Input data =
'''

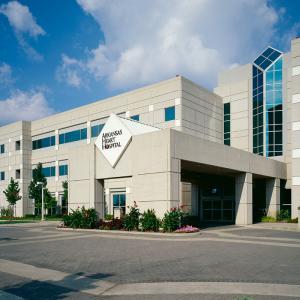 Arkansas Heart Hospital Names Drew Jackson President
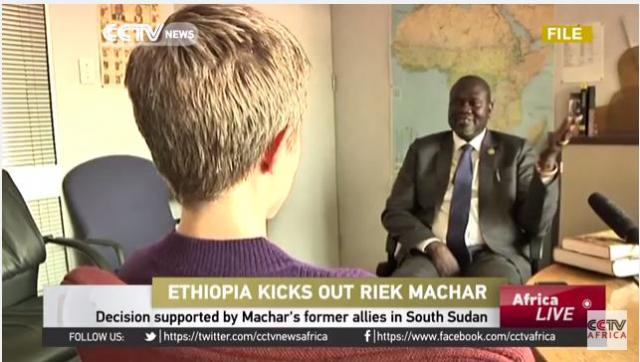 Ethiopia ends Riek Machar's stay in the country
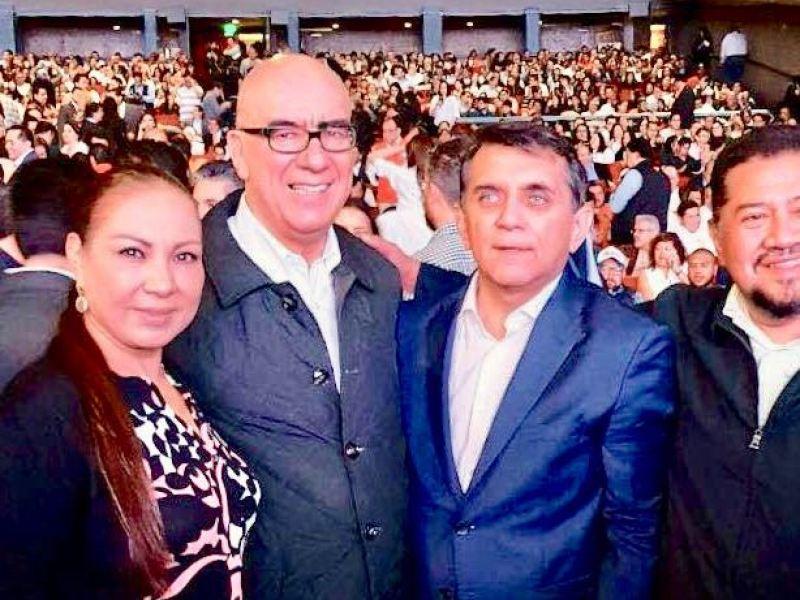 Ya es oficial la candidatura de Miguel Ramón a la diputación federal por el Distrito 01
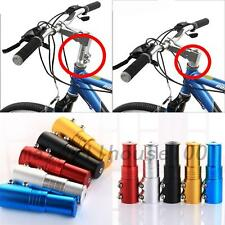 Creative Aluminium Bike Bicycle Fork Stem Extender Handlebar Riser Adapter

'''

Required action = Retype exactly, please, the span from the line holding "Ya es oficial" through the closing line of the data, both ends included, without the pictures.

Answer for the task =
 Ya es oficial la candidatura de Miguel Ramón a la diputación federal por el Distrito 01
 Creative Aluminium Bike Bicycle Fork Stem Extender Handlebar Riser Adapter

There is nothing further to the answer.